[Begin]

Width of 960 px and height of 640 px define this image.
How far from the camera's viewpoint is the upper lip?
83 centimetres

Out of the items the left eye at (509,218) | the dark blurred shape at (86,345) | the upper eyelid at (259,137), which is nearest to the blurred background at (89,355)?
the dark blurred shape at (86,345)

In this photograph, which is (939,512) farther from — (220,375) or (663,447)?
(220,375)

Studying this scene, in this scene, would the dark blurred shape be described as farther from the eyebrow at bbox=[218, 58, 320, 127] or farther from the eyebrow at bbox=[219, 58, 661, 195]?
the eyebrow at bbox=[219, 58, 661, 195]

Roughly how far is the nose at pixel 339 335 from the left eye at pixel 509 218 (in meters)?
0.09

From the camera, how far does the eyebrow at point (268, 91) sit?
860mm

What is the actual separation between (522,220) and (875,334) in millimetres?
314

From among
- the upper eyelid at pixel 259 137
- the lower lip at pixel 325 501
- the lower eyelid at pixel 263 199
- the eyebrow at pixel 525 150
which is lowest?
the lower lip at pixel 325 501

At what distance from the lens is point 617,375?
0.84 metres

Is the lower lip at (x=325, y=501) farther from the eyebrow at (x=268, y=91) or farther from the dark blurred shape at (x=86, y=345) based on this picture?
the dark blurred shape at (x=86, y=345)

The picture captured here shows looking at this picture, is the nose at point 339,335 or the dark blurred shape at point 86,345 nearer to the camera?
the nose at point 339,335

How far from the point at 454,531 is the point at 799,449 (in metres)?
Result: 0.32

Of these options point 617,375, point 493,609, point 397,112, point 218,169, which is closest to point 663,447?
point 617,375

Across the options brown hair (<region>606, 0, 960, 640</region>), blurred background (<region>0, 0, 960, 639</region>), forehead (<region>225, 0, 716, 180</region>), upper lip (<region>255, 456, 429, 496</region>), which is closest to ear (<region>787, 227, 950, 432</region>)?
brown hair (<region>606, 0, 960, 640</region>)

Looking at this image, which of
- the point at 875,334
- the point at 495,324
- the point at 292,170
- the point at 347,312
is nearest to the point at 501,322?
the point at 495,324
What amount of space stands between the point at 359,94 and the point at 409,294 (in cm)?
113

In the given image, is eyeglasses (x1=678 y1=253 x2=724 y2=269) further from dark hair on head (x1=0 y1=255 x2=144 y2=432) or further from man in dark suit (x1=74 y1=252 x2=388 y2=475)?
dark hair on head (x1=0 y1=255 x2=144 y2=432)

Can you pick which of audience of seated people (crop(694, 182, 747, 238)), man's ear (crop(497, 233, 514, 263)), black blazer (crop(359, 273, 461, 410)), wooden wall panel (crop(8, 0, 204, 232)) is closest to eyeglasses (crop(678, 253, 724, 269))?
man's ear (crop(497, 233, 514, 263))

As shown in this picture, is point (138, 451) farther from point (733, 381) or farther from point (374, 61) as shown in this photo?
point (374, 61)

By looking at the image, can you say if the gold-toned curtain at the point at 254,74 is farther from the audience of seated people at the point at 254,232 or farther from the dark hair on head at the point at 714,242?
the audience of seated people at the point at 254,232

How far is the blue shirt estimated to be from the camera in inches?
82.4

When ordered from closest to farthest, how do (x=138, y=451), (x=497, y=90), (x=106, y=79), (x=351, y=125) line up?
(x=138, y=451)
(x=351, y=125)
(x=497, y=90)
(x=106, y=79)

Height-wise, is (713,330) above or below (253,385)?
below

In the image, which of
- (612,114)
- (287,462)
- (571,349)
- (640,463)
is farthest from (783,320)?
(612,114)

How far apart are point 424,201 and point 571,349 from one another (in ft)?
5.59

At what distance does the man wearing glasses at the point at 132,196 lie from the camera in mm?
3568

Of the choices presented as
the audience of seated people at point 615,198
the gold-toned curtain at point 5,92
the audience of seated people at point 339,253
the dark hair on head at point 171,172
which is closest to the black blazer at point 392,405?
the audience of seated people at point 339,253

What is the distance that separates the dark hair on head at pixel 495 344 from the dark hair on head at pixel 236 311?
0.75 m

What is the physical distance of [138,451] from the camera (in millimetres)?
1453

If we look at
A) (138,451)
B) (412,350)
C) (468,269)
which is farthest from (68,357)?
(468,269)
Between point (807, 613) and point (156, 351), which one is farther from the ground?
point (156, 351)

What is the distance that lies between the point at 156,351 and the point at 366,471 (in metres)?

[End]

● Exercise details
Transcribe the entire listing above word for word, keeping every line as it appears.

● Reply to the task
Width of 960 px and height of 640 px define this image.
How far from the camera's viewpoint is the upper lip?
83 centimetres

Out of the items the left eye at (509,218) | the dark blurred shape at (86,345) | the upper eyelid at (259,137), which is nearest to the blurred background at (89,355)?
the dark blurred shape at (86,345)

In this photograph, which is (939,512) farther from — (220,375) or (663,447)?
(220,375)

Studying this scene, in this scene, would the dark blurred shape be described as farther from the eyebrow at bbox=[218, 58, 320, 127] or farther from the eyebrow at bbox=[219, 58, 661, 195]?
the eyebrow at bbox=[219, 58, 661, 195]

Roughly how far is the nose at pixel 339 335 from the left eye at pixel 509 218 (in meters)?
0.09

From the camera, how far does the eyebrow at point (268, 91) sit?
860mm

What is the actual separation between (522,220) and (875,334) in millimetres?
314

From among
- the upper eyelid at pixel 259 137
- the lower lip at pixel 325 501
- the lower eyelid at pixel 263 199
- the eyebrow at pixel 525 150
which is lowest?
the lower lip at pixel 325 501

At what distance from the lens is point 617,375?
0.84 metres

Is the lower lip at (x=325, y=501) farther from the eyebrow at (x=268, y=91) or farther from the dark blurred shape at (x=86, y=345) based on this picture?
the dark blurred shape at (x=86, y=345)

The picture captured here shows looking at this picture, is the nose at point 339,335 or the dark blurred shape at point 86,345 nearer to the camera?
the nose at point 339,335

How far from the point at 454,531 is the point at 799,449 (in metres)?
Result: 0.32

Of these options point 617,375, point 493,609, point 397,112, point 218,169, which is closest to point 663,447?
point 617,375

Across the options brown hair (<region>606, 0, 960, 640</region>), blurred background (<region>0, 0, 960, 639</region>), forehead (<region>225, 0, 716, 180</region>), upper lip (<region>255, 456, 429, 496</region>), which is closest to ear (<region>787, 227, 950, 432</region>)?
brown hair (<region>606, 0, 960, 640</region>)

Looking at this image, which of
- the point at 875,334
- the point at 495,324
- the point at 292,170
- the point at 347,312
is nearest to the point at 501,322?
the point at 495,324
What amount of space stands between the point at 359,94 and the point at 409,294 (in cm)?
113

In the given image, is eyeglasses (x1=678 y1=253 x2=724 y2=269) further from dark hair on head (x1=0 y1=255 x2=144 y2=432) or further from man in dark suit (x1=74 y1=252 x2=388 y2=475)?
dark hair on head (x1=0 y1=255 x2=144 y2=432)

Can you pick which of audience of seated people (crop(694, 182, 747, 238)), man's ear (crop(497, 233, 514, 263)), black blazer (crop(359, 273, 461, 410)), wooden wall panel (crop(8, 0, 204, 232)) is closest to eyeglasses (crop(678, 253, 724, 269))?
man's ear (crop(497, 233, 514, 263))

As shown in this picture, is point (138, 451) farther from point (733, 381) or farther from point (374, 61) as shown in this photo?
point (374, 61)

By looking at the image, can you say if the gold-toned curtain at the point at 254,74 is farther from the audience of seated people at the point at 254,232 or farther from the dark hair on head at the point at 714,242?
the audience of seated people at the point at 254,232

How far is the blue shirt estimated to be from the camera in inches?
82.4

When ordered from closest to farthest, how do (x=138, y=451), (x=497, y=90), (x=106, y=79), (x=351, y=125) line up?
(x=138, y=451)
(x=351, y=125)
(x=497, y=90)
(x=106, y=79)

Height-wise, is (713,330) above or below (253,385)?
below

In the image, which of
- (612,114)
- (287,462)
- (571,349)
- (640,463)
is farthest from (783,320)?
(612,114)

How far apart are point 424,201 and point 571,349 from one another (in ft)?
5.59

At what distance does the man wearing glasses at the point at 132,196 lie from the camera in mm?
3568

Of the choices presented as
the audience of seated people at point 615,198
the gold-toned curtain at point 5,92
the audience of seated people at point 339,253
the dark hair on head at point 171,172
which is closest to the black blazer at point 392,405?
the audience of seated people at point 339,253

What is the distance that separates the dark hair on head at pixel 495 344 from the dark hair on head at pixel 236 311?
0.75 m

What is the physical distance of [138,451] from the camera (in millimetres)?
1453

If we look at
A) (138,451)
B) (412,350)
C) (468,269)
which is farthest from (68,357)?
(468,269)
Between point (807, 613) and point (156, 351), which one is farther from the ground?
point (156, 351)

What is the distance that lies between the point at 156,351 and the point at 366,471 (in metres)?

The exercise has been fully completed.